— Work instructions —
Please count the lines in the rows below that contain the word "masks", and reply with the number alone.

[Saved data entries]

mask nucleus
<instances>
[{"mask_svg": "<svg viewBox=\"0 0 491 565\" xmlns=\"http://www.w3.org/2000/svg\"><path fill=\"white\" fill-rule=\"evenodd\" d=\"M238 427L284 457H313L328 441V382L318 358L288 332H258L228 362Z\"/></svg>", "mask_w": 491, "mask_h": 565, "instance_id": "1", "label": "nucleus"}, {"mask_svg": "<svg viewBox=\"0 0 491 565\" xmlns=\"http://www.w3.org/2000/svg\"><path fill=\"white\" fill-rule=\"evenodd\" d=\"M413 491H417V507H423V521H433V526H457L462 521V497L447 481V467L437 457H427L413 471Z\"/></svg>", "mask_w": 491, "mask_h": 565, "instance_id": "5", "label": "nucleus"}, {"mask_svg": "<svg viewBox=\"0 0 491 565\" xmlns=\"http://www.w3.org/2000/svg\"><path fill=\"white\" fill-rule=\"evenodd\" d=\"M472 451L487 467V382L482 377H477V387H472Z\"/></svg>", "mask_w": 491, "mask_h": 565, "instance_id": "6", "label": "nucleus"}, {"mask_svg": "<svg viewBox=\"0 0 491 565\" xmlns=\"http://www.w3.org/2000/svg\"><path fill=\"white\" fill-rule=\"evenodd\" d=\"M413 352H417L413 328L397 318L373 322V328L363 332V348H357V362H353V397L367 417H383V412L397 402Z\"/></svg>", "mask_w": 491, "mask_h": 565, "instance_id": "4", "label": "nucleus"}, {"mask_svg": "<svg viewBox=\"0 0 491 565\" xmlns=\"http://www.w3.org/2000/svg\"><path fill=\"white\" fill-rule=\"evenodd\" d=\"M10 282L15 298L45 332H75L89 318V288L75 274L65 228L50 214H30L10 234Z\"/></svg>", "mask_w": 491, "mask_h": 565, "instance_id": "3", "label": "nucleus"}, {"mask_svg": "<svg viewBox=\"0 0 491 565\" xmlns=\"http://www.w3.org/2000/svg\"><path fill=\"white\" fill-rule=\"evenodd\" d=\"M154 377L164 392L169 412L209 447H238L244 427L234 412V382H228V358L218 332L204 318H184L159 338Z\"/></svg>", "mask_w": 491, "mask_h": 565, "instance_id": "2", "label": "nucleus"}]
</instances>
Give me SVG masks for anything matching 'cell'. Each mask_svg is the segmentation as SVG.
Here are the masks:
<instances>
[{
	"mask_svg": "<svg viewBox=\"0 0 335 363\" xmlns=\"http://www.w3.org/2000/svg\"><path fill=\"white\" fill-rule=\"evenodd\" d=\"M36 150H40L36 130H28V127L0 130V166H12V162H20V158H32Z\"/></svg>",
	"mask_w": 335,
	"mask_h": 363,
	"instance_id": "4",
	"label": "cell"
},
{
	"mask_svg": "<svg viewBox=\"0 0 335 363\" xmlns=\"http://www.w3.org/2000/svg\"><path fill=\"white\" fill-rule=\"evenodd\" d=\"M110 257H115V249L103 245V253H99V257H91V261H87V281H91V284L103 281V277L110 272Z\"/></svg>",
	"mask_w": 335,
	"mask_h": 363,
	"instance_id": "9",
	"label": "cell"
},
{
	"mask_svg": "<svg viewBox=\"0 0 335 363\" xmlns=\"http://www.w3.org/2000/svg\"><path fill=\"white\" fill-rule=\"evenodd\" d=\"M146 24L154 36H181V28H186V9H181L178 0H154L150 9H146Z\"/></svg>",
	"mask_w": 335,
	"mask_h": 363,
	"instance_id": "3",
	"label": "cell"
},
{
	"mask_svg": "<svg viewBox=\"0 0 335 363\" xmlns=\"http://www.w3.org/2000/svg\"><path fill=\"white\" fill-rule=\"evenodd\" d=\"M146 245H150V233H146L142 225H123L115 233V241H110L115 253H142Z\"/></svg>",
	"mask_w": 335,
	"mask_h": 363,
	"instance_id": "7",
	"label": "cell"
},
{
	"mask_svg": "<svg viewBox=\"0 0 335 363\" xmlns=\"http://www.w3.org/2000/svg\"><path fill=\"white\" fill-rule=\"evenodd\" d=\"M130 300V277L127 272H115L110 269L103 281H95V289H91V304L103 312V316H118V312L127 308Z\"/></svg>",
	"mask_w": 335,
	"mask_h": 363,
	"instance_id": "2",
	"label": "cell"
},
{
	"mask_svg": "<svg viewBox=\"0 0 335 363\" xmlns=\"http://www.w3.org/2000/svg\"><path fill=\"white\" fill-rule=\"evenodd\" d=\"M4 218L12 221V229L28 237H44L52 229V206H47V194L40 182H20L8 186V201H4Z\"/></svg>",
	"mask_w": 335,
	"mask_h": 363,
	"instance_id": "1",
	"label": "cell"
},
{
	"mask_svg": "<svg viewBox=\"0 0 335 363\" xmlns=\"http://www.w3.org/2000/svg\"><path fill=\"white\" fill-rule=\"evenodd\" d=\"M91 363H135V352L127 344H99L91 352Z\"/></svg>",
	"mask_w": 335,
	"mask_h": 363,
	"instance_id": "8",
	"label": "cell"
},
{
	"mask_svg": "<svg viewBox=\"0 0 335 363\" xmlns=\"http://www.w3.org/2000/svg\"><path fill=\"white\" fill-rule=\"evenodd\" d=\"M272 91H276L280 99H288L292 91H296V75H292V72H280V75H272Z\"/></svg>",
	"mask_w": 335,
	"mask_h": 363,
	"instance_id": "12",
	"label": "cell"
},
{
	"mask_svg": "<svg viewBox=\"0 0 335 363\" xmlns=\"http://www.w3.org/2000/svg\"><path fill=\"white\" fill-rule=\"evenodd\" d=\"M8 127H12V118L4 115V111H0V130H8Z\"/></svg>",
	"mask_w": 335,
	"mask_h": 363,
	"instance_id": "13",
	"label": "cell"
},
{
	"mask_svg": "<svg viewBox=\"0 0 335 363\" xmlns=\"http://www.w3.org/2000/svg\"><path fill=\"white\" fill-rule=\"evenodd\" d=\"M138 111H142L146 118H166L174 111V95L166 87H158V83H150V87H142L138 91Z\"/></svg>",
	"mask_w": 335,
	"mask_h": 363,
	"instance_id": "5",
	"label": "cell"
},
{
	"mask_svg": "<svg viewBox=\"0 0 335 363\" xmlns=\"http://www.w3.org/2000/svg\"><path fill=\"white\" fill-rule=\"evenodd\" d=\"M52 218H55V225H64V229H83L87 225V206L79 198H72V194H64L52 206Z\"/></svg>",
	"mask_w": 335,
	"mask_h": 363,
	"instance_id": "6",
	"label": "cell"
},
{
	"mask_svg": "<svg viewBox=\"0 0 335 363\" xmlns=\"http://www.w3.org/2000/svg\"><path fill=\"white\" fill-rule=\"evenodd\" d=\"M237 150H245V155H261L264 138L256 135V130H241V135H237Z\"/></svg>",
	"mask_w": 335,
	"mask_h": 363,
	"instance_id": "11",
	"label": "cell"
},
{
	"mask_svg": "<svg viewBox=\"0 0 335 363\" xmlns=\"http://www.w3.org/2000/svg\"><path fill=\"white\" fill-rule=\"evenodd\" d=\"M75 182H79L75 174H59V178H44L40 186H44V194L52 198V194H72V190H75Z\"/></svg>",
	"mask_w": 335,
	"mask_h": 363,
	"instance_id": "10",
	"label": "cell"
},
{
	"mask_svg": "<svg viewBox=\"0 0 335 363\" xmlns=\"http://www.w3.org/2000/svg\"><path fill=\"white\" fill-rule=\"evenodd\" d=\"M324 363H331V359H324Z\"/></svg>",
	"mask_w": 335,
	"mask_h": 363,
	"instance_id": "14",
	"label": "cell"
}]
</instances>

— Solution to the exercise —
2